O presidente dos Estados Unidos, Donald Trump, estaria perdendo o controle da guerra contra o Irã, conforme análise de William Waack para a CNN Brasil. A estratégia americana, que segundo o comentarista foi iniciada sem um plano claro e desconsiderando aconselhamento profissional, tem levado a um cenário onde o Irã, apesar de militarmente enfraquecido, dita o ritmo dos acontecimentos. Trump, que inicialmente descreveu o regime iraniano como "gente boa e racional", passou a chamá-los de "lixo" e "malucos", demonstrando uma notável incoerência em suas declarações e posturas.
A análise aponta que o cessar-fogo com o Irã se configura como uma "perigosa fantasia" do presidente americano. Em vez de liderar a guerra com decisões estratégicas, Trump estaria reagindo aos eventos de forma desorientada.

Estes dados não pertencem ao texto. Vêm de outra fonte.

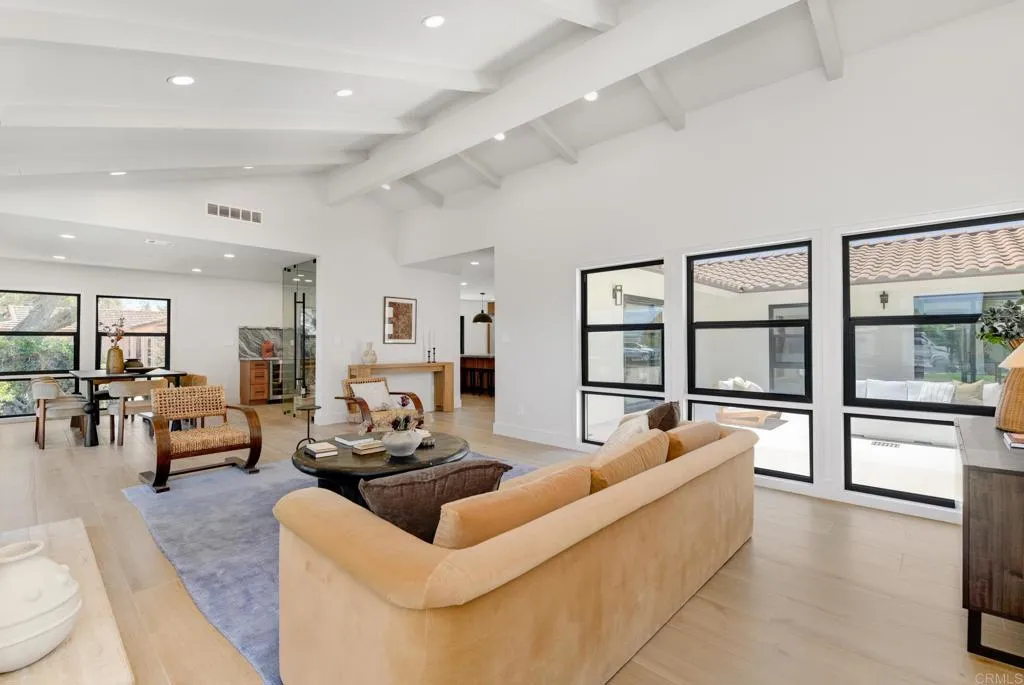 https://cdn.realtyfeed.com/cdn/127/306754760/d486289a69b8e9ec3c34319b1e77abeb.webp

Essa instabilidade se manifesta em declarações confusas, como a recente confusão entre Japão e Irã, e entre os presidentes Zelensky (Ucrânia) e Putin (Rússia). A retórica de Trump oscila entre ameaças de invasão e destruição da infraestrutura civil – atos que configurariam crimes de guerra –, e dúvidas sobre a própria capacidade de executar tais ações.

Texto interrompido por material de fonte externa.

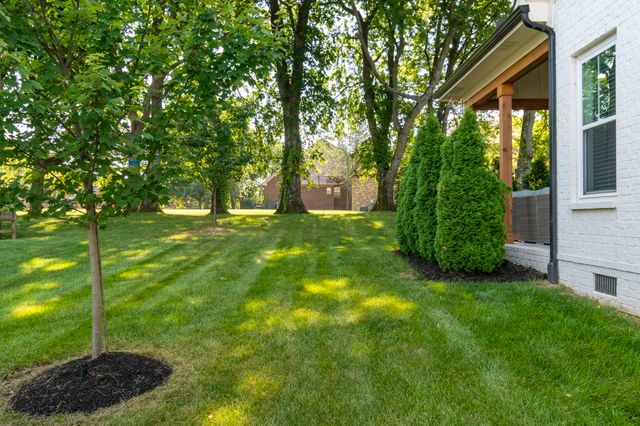 6050 Kidman Ln, Spring Hill, TN 37174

Waack destaca que líderes fortes costumam deixar que suas ações falem por si, enquanto líderes fracos se manifestam por meio de ameaças que depois se mostram pouco dispostos a cumprir. A situação atual sugere que o Irã, mesmo sob intensa pressão militar, estaria exercendo um controle sobre a narrativa e o desenvolvimento do conflito, contrariando a expectativa de uma potência como os Estados Unidos. A falta de um plano estratégico e a dependência do instinto presidencial são apontados como os principais fatores que levaram a essa inversão de controle na guerra.
A análise também menciona que o Irã, "um país com um regime repulsivo", mas militarmente "esmagado" por ataques americanos, é quem "comanda o que acontece". Essa constatação reforça a ideia de que a política externa americana na região, sob a gestão Trump, tem sido marcada por improvisos e reações emocionais, em detrimento de uma abordagem calculada e eficaz. A oscilação nas declarações e a confusão entre figuras internacionais sublinham um padrão de comportamento que levanta preocupações sobre a liderança americana em momentos de crise internacional.
A situação descrita pela análise de Waack sugere um desvio significativo da conduta esperada de um líder mundial em um contexto de conflito. A imprevisibilidade e a falta de clareza nas ações e palavras de Trump em relação ao Irã criam um ambiente de incerteza, onde o país asiático, paradoxalmente, parece ter ganhado vantagem no controle da narrativa e das ações subsequentes do conflito.